▸ **DOCUMENT SEGMENT**:
Ebola is a lot harder to catch than hysteria would have you believe, claims a Manchester expert.
The deadly virus was contracted for the first time outside West Africa on Monday as a nurse in Spain tested positive.
Teresa Romero Ramos caught the disease after treating a patient repatriated to Madrid from Sierra Leone.
Since news broke of the case fear has spread across Europe and rest of the world – yet an expert from the University of Manchester has emphasised that despite concern the virus could reach our shores, a serious outbreak is unlikely.
Dr Sheena Cruickshank, an expert in immunology and microbiology, told MM: “I don’t think it’s very likely we’ll get a similar case here. Ebola is spread through direct contact with infected bodily fluids.
“It’s not like the common cold or the flu virus where you can get infected by somebody sneezing on you. It’s much harder to catch.
“You would have to be physically touching something that was coming from an infected person. You’d need to be actually handling their vomit or their faeces or cleaning up the body or washing the patient. It’s very hands-on to catch, which is why it should be easily contained.”
Ramos, whose condition is said to have worsened, is the first person to have caught Ebola in Europe after she was part of the team attending to a missionary who had been infected with the virus.
Healthcare workers and laboratory workers might worry they’ll be at a greater risk than the general public and while this is true, Dr Cruickshank told MM there isn’t cause for panic.
She said: “You’re more at risk if you’re a medical health professional because obviously you’re working in direct contact with these unfortunate patients.
“But healthcare workers who have contracted Ebola are still very much in the minority.

▸ **REQUIRED ACTION A**: In the Ebola article, rewrite the passage from "Healthcare workers and" to "in the minority.", substituting "alarm" for "panic".
▸ **REQUIRED ACTION B**: According to the Ebola article, how does Dr Sheena Cruickshank say the virus is spread?
▸ **REQUIRED ACTION C**: Carry on writing the Ebola article from its last sentence.

▸ **DATA EXTRACT**:
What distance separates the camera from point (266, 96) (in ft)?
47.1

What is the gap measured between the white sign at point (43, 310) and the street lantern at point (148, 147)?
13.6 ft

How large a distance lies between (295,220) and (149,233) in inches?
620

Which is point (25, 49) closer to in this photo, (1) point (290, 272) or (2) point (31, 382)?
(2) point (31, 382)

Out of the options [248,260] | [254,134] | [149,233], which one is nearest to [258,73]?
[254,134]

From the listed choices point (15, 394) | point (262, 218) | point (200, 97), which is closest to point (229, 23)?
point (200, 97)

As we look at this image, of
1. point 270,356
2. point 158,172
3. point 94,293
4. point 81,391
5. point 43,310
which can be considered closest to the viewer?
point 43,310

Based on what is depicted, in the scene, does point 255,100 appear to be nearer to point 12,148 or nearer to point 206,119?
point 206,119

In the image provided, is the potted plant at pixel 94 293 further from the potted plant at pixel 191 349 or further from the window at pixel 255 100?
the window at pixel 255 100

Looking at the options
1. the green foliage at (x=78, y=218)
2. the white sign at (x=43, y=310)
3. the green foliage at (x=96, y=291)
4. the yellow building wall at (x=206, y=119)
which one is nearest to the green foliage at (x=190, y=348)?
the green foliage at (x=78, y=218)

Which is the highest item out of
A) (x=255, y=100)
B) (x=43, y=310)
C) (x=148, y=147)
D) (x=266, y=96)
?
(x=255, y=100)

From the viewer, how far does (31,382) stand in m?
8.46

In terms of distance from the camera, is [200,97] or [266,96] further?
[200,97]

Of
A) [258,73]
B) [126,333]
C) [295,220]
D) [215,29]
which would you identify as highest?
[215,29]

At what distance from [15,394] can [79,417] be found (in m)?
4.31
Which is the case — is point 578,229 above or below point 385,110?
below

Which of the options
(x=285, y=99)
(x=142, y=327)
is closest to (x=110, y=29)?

▸ **FINAL ANSWER A**:
Healthcare workers and laboratory workers might worry they’ll be at a greater risk than the general public and while this is true, Dr Cruickshank told MM there isn’t cause for alarm.
She said: “You’re more at risk if you’re a medical health professional because obviously you’re working in direct contact with these unfortunate patients.
“But healthcare workers who have contracted Ebola are still very much in the minority.

▸ **FINAL ANSWER B**: Through direct contact with infected bodily fluids.

▸ **FINAL ANSWER C**:
“We can only assume [Ramos’] protective gear wasn’t quite adequate – it possibly could have had a tear in it – or maybe she didn’t follow correct procedures in terms of washing her hands.
“We’ve had Ebola successfully treated in the UK and the staff who worked with that patient are OK.
“The reason for the terrible outbreak in West Africa was the fact that there aren’t proper procedures in place, because the affected areas are such poor countries.
“But if proper procedures are in place, there should be no danger of infection.”
And Dr Cruickshank said if someone does contract Ebola, all is not lost.
While immediate treatment is absolutely crucial, the experimental drug being used to treat patients, ZMapp, has proved very effective despite being in short supply.
She said: “If somebody contracts Ebola they should seek prompt treatment. The sooner the patient is treated, the better the outcome.
“People who are in contact with somebody who has been infected must get that person into treatment as quickly as possible. It’s about isolation and minimal handling of the infected person.”
In a similar vein Dr Cruickshank advised those travelling to West Africa, including volunteers and aid workers, to avoid obvious pitfalls.
She said: “If someone from here were to travel to West Africa I’d advise them not to eat bushmeat – including apes and bats – because that might be one of the sources of the virus.
“And try to avoid contact with infected people and those who have symptoms and wash your hands because personal hygiene is very, very important in trying to prevent the spread of the disease.
“As always, just follow safety regulations very strictly.”